En silencio
observamos el cielo ceniciento. El viento alejaba morosamente la tormenta en
dirección al Sur. Me dio por pensar que unas horas después aquellas mismas
nubes se descargarían sobre París, encharcando tejados, balconadas y calles, y
tal vez mojando los largos cabellos de mi madre allí donde estuviese.
-Azul de
Prusia, cobalto, verde cinabrio, blanco de cinc... -murmuró Vincent,
concentrado y con los ojos cerrados.
No me atreví a
interrumpir su colorista retahíla, y prosiguió:
-... ultramar,
verde veronés, amarillo cromo, grafito anaranjado... Sí, con esos llegará
-añadió abriendo los ojos.
Dejó de
llover. Yo lo miraba con la boca abierta sin entender a qué se debía aquella
especie de trance. Él me miró y, al descubrir mi expresión, se explicó:
-¡Ni que fuese
la primera vez que me ves pintar!
Abrí todavía
más la boca y pregunté:
-¿Estaba
pintando?
-¡Por
supuesto! No necesito estar delante del caballete. Cierro los ojos, veo el
lienzo en blanco y me pongo a pintar. En muchos momentos de mi vida no he
tenido ni para pinturas, así que pintaba en mi cabeza. Primero, escogía los
colores, los mezclaba despacio y luego, pincelada a pincelada, la composición
iba surgiendo ante mí. A veces podía pasarme horas componiendo una imagen. y...
Una humeante
locomotora silbó al entrar en la estación e interrumpió su discurso. Los
viajeros del andén sonrieron y subieron rápidos a los vagones atestados de
gente. En ese instante pudimos observar cómo, en uno de los compartimentos, un
aya gritaba y pegaba a su señor, recriminándole que tenía las manos demasiado
largas. Vincent se levantó como si fuese a tomar también el tren,
-Quédate ahí y
practica, verás como no resulta tan difícil. Me voy a casa del doctor Gachet.
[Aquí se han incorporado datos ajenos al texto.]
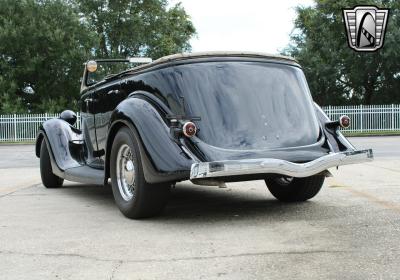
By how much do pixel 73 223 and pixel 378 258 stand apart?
2.76 m

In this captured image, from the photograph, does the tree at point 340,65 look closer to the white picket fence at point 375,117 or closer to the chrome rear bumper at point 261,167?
the white picket fence at point 375,117

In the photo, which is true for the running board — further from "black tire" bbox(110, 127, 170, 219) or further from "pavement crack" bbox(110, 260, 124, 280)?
"pavement crack" bbox(110, 260, 124, 280)

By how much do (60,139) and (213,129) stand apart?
3344mm

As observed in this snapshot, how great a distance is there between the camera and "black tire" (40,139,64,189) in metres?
8.05

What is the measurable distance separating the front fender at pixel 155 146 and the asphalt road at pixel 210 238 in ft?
1.58

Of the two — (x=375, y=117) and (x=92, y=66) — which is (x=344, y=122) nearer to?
(x=92, y=66)

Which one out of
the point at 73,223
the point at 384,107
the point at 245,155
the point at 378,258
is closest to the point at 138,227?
the point at 73,223

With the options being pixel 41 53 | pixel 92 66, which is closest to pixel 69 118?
pixel 92 66

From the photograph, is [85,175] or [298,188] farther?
[85,175]

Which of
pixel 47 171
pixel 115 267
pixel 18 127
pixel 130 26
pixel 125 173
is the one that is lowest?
pixel 115 267

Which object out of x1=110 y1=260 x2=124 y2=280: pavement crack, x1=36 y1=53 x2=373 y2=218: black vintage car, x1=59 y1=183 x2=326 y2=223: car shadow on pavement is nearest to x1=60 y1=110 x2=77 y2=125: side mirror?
x1=59 y1=183 x2=326 y2=223: car shadow on pavement

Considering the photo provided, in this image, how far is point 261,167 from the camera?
461 centimetres

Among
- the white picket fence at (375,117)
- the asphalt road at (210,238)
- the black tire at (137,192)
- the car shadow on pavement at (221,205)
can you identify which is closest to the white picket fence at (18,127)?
the white picket fence at (375,117)

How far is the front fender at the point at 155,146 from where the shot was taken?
4652mm
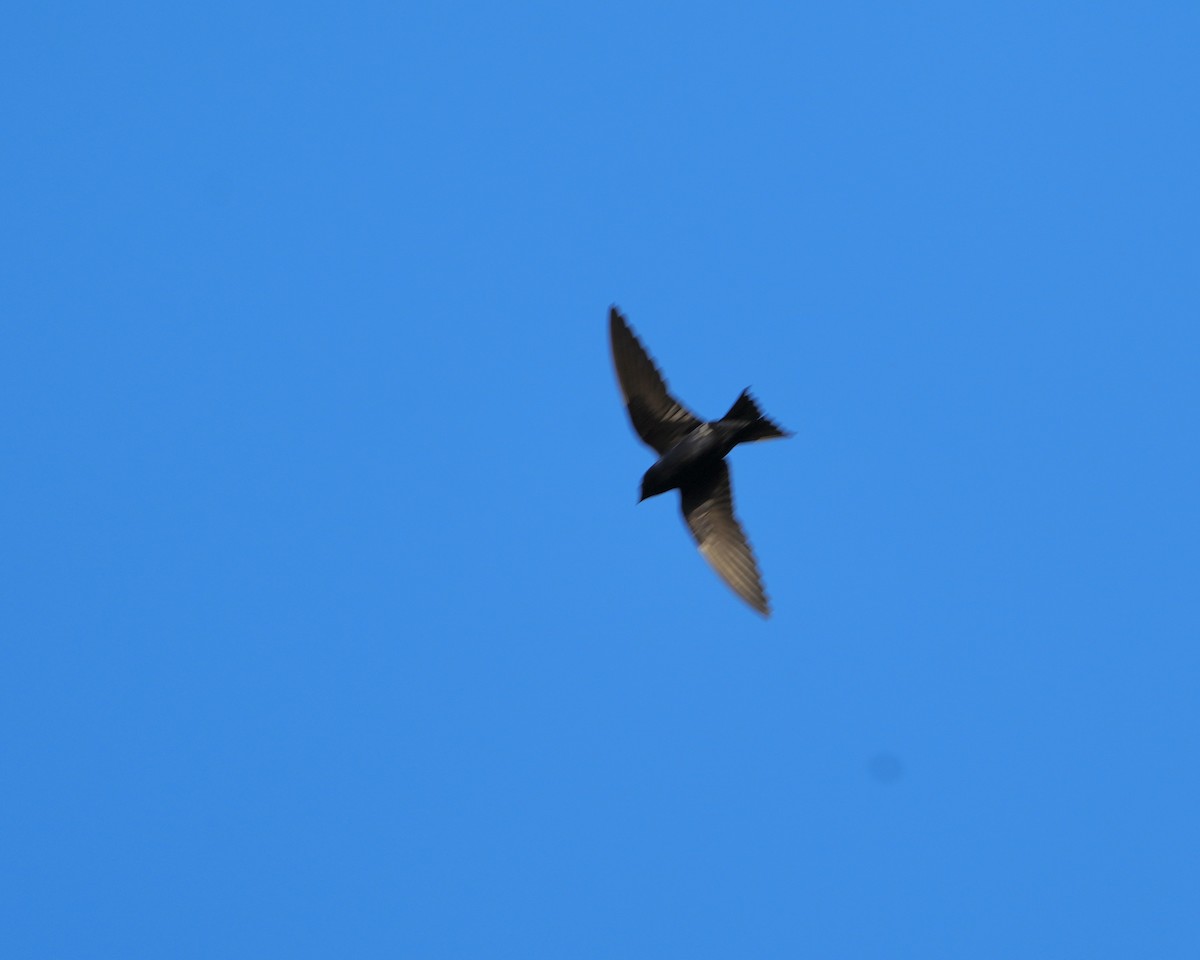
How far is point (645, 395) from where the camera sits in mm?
12844

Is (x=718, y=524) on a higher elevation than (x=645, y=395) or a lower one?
lower

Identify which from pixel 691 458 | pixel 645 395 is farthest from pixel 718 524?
pixel 645 395

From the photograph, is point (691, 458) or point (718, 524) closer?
point (691, 458)

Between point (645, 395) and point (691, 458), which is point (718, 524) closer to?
point (691, 458)

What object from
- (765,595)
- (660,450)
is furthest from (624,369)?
(765,595)

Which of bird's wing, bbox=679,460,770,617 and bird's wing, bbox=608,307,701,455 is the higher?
bird's wing, bbox=608,307,701,455

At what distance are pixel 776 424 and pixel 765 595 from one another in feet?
4.21

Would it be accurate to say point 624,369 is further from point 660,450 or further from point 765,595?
point 765,595

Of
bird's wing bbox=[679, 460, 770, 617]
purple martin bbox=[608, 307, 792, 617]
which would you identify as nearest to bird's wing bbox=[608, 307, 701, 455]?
purple martin bbox=[608, 307, 792, 617]

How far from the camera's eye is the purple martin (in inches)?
492

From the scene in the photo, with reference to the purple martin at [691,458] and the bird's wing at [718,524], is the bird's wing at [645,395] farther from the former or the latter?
the bird's wing at [718,524]

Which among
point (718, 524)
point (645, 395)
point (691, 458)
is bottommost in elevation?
point (718, 524)

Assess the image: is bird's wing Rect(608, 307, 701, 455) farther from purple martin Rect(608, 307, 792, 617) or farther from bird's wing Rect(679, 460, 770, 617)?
bird's wing Rect(679, 460, 770, 617)

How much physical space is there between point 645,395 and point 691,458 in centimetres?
65
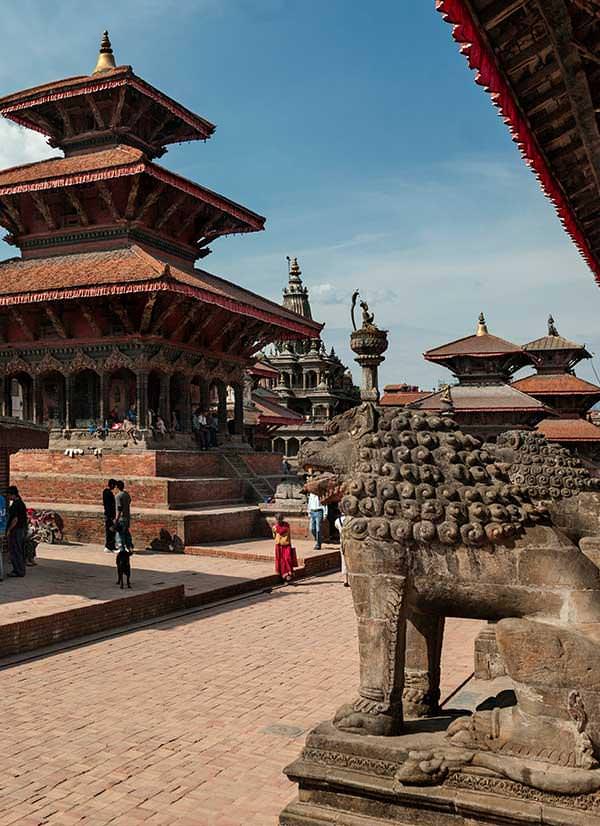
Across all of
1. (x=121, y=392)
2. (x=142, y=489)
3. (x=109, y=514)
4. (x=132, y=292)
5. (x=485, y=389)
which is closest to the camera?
(x=109, y=514)

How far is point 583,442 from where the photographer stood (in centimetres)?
3422

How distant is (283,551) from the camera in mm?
14250

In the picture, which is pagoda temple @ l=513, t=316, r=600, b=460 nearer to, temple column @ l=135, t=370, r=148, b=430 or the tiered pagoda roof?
the tiered pagoda roof

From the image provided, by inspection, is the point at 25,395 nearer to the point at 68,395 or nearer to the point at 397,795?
the point at 68,395

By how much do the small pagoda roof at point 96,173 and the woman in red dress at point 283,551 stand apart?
12.6m

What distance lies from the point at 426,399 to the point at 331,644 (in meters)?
22.2

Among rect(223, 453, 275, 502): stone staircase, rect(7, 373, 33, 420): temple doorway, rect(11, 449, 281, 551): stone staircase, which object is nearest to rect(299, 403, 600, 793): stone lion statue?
rect(11, 449, 281, 551): stone staircase

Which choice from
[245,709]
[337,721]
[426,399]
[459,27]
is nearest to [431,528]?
[337,721]

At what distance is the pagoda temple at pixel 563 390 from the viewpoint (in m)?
34.7

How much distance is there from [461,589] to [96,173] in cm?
2126

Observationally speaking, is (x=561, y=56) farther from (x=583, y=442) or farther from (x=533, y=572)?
(x=583, y=442)

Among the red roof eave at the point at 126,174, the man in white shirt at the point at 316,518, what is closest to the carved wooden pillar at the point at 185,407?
the red roof eave at the point at 126,174

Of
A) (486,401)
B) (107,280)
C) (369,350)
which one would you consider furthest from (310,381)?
(369,350)

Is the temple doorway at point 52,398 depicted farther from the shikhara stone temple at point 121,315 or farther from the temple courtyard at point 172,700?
the temple courtyard at point 172,700
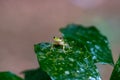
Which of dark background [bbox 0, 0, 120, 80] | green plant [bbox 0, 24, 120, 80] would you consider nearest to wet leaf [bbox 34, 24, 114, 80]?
green plant [bbox 0, 24, 120, 80]

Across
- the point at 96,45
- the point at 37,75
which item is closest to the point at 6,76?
the point at 37,75

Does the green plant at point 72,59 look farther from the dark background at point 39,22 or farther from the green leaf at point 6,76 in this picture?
the dark background at point 39,22

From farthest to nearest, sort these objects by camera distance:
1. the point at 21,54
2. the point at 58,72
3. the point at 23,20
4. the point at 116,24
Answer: the point at 23,20 < the point at 116,24 < the point at 21,54 < the point at 58,72

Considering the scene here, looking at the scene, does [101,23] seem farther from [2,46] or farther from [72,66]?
[72,66]

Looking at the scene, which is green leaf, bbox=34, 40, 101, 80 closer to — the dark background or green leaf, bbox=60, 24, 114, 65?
green leaf, bbox=60, 24, 114, 65

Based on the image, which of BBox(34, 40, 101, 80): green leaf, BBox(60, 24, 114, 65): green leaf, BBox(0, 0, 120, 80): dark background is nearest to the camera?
BBox(34, 40, 101, 80): green leaf

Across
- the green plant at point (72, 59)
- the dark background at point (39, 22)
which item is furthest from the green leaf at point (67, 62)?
the dark background at point (39, 22)

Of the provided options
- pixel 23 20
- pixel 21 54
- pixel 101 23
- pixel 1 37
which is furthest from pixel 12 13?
pixel 101 23

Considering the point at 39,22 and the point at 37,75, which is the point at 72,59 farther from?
the point at 39,22
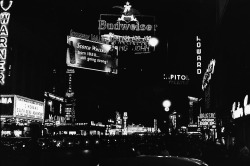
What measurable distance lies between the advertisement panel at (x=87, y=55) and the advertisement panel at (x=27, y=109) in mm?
14148

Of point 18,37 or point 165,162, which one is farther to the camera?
point 18,37

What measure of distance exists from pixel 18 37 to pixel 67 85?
2178 inches

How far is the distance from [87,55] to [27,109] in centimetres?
1627

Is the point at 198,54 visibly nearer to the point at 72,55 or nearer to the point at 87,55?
the point at 87,55

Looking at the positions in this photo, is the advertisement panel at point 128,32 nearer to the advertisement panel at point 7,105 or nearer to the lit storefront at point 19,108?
the lit storefront at point 19,108

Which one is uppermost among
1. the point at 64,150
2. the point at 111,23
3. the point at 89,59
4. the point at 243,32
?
the point at 243,32

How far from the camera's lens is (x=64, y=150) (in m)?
39.8

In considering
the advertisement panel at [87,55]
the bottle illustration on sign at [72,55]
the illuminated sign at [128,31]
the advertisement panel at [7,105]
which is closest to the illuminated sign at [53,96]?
the advertisement panel at [7,105]

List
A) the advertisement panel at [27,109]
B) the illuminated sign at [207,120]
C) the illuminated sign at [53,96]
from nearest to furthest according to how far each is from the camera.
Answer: the advertisement panel at [27,109] → the illuminated sign at [207,120] → the illuminated sign at [53,96]

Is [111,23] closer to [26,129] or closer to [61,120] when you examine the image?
[26,129]

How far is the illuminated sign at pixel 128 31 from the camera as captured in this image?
17.1m

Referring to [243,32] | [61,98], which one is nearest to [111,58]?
[243,32]

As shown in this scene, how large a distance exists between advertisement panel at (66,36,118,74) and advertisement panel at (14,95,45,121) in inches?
557

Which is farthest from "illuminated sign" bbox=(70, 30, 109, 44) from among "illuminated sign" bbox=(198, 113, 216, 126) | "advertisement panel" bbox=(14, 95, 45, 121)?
"illuminated sign" bbox=(198, 113, 216, 126)
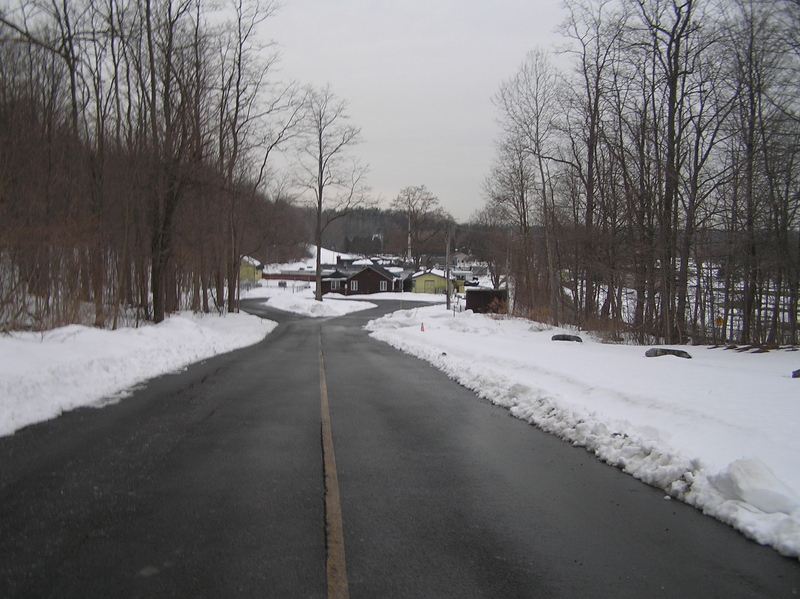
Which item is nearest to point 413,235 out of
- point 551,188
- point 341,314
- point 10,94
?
point 341,314

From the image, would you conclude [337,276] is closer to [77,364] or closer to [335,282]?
[335,282]

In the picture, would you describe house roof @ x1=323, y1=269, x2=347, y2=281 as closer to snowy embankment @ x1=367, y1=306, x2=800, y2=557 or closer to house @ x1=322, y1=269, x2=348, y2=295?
house @ x1=322, y1=269, x2=348, y2=295

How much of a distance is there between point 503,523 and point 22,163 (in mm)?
16555

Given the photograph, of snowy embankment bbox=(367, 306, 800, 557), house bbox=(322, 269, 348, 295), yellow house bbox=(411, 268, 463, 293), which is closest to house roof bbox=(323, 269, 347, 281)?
house bbox=(322, 269, 348, 295)

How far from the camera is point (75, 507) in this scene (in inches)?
187

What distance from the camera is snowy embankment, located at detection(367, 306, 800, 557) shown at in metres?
4.96

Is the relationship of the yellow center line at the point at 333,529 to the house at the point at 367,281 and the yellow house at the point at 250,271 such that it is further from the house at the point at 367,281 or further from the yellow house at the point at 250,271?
the house at the point at 367,281

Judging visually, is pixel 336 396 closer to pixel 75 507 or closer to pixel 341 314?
pixel 75 507

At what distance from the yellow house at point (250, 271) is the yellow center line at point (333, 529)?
9003 cm

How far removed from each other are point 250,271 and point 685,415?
337 ft

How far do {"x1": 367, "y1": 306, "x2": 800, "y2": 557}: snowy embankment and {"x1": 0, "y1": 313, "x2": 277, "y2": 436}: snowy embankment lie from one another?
6998mm

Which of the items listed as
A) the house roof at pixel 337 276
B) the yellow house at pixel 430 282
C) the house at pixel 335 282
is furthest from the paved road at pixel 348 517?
the house roof at pixel 337 276

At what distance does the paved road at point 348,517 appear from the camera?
3.63m

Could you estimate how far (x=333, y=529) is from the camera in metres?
4.39
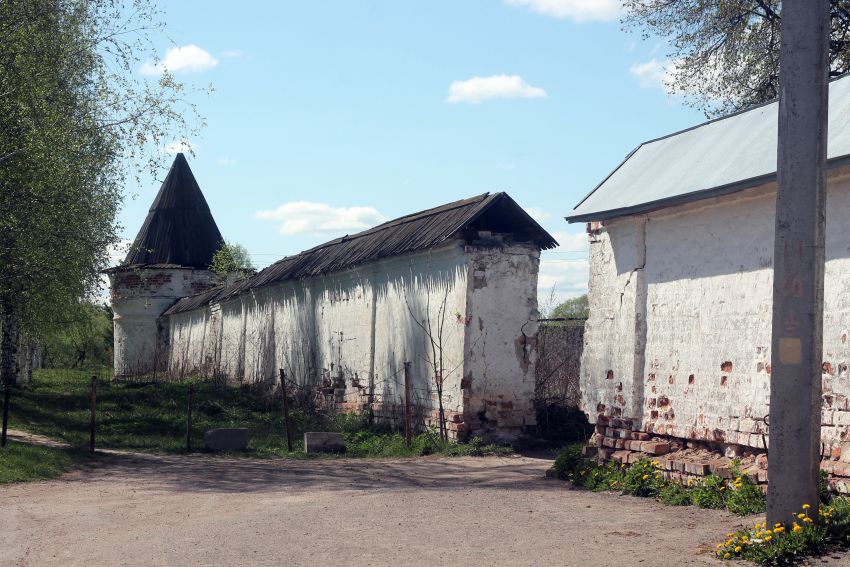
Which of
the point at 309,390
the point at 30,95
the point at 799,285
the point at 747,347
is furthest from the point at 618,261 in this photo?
the point at 309,390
Nos veremos por la tarde en la posada, y ya me contarás si lo conseguiste.
El tren
partió. Por las ventanillas de los vagones, los niños saludaban con sus
manitas. El humo y el vapor desaparecieron y me quedé en el banco haciendo lo
que me había sugerido. Abrí bien los ojos y memoricé todo lo que veía ante mí.
Luego los cerré e intenté pintar sin conseguir nada. Volví a intentarlo una y
otra vez, hasta que perdí la cuenta. Deduje que la vida no me había dotado de
una destreza como esa. Veía, únicamente, una oscuridad impenetrable.